Wheeler is the author or co-author of nine books, including most recently, What’s Fair? Ethics for Negotiators (with Carrie Menkel-Meadow), Business Fundamentals in Negotiation, and On Teaching Negotiation. His text Environmental Dispute Resolution (with Lawrence Bacow) won the CPR-ADR’s annual award as the best book on negotiation. He has written numerous articles in both scholarly journals (among them, the Yale Journal of Regulation, the Harvard Negotiation Law Review, and The Journal of Applied Psychoanalytic Studies) and the public press, including The Atlantic Monthly and The New York Times.

He has also written scores of negotiation exercises, cases, notes, and self-assessment tools. These materials cover subjects ranging from nonverbal communication and complexity theory, to the parallels between negotiation strategy and both jazz and war-fighting. He has written extensive case studies of negotiation system design, documenting GE’s “early dispute resolution initiative” and Guinness’s process for approving acquisitions and joint ventures. With colleagues Gerald Zaltman and Kimberlyn Leary, he is investigating emotions and unconscious attitudes that people bring to the bargaining table. With Clark Freshman he is also exploring nonverbal communication and lie detection in negotiation.

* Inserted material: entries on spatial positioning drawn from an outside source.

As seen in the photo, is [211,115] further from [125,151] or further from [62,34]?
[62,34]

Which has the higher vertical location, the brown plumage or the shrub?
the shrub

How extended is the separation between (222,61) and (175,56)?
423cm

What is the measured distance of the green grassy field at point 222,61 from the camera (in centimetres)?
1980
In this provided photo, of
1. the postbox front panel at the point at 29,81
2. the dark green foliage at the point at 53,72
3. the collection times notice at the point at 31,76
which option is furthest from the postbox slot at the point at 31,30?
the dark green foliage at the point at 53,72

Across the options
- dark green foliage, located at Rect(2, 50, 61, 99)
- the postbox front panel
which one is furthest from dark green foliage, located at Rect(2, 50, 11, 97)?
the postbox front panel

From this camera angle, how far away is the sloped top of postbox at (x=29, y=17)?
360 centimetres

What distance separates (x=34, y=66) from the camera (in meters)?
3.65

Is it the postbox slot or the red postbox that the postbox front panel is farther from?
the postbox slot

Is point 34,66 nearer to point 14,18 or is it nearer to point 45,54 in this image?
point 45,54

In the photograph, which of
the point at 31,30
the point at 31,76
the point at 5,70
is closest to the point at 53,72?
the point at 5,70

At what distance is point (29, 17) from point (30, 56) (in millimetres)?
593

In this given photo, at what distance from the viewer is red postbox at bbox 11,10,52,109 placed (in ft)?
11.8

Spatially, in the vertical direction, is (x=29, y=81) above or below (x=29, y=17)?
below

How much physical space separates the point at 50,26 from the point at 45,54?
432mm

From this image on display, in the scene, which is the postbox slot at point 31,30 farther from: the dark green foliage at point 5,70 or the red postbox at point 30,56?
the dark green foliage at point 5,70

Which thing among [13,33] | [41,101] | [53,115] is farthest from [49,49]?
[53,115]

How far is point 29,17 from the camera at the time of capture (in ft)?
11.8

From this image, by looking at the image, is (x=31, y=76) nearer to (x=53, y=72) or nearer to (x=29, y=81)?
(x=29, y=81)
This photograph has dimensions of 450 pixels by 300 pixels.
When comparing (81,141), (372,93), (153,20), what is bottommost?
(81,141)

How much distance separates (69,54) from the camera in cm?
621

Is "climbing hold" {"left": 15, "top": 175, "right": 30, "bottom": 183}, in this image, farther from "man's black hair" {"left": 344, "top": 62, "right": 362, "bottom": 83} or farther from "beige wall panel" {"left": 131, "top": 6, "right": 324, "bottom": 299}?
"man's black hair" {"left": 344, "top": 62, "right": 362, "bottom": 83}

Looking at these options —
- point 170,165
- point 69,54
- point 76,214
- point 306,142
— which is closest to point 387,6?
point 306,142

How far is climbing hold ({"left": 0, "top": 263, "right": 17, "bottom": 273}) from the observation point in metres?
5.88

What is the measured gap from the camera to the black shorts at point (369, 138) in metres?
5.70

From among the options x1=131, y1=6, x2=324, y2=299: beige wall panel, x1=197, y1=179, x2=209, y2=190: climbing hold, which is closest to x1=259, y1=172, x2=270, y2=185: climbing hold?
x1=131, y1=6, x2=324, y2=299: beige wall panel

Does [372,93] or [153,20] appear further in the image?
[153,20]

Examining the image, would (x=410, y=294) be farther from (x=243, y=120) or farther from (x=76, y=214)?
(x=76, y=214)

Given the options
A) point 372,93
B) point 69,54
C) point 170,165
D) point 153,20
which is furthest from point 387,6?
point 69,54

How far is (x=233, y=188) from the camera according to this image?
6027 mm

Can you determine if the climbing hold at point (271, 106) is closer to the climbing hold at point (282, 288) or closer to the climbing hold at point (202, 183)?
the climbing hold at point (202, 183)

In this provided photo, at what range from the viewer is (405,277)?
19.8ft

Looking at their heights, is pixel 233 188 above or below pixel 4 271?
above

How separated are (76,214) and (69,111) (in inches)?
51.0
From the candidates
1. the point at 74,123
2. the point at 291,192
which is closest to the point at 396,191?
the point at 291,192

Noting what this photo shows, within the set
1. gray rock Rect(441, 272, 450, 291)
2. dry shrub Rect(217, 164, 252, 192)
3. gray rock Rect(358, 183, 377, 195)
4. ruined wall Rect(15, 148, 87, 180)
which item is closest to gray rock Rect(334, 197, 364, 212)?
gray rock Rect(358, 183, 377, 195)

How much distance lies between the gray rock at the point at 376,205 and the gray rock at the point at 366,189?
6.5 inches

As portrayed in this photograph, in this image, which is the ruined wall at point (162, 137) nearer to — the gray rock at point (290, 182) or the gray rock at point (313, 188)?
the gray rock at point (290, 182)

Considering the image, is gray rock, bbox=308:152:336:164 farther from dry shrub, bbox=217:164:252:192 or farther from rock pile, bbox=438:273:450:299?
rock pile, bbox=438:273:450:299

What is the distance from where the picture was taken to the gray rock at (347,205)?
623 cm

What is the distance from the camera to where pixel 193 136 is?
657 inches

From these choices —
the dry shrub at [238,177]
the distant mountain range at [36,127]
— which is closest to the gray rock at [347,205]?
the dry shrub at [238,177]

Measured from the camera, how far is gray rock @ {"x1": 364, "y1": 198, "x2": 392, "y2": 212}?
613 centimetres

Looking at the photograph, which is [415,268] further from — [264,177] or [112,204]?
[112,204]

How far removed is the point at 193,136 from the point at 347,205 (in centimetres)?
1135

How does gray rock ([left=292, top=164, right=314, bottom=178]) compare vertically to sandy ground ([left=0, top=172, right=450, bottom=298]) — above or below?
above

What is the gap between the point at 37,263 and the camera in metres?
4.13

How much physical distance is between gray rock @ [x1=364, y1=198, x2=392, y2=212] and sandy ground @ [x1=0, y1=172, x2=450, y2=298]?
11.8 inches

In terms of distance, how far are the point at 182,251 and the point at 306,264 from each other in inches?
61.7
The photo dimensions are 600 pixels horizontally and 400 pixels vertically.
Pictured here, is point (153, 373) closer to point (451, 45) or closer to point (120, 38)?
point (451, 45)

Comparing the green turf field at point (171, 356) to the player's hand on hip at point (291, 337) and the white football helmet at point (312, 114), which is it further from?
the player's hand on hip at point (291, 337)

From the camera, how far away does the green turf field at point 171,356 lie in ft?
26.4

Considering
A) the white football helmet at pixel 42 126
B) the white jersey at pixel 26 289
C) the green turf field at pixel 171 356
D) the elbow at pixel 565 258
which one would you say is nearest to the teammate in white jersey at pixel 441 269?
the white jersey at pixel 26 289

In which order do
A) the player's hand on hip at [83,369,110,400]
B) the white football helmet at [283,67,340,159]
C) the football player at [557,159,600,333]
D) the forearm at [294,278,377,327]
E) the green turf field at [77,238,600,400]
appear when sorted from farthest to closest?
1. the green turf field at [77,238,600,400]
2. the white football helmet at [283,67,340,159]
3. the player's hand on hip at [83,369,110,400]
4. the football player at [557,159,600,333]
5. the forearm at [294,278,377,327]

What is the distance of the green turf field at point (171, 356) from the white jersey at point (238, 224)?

Wheeler taught at MIT’s Department of Urban Studies and Planning from 1981 to 1993, where he was Director of Research at MIT’s Center for Real Estate Development. Previously he was Director of Education and Research at the Lincoln Institute of Land Policy and Professor of Law at New England Law School. He has also been a Visiting Professor at the University of Colorado and the Politecnico di Torino, Italy. He has appeared extensively on public television in Boston and elsewhere.

He holds degrees from Amherst College, Boston University, and Harvard Law School, and was admitted to the Massachusetts bar in 1969. He has been a panelist for the American Arbitration Association, and has served as a mediator or arbitrator in a variety of business and regulatory disputes. He has advised corporate clients, trade organizations, and government agencies on negotiation issues in the United States and abroad.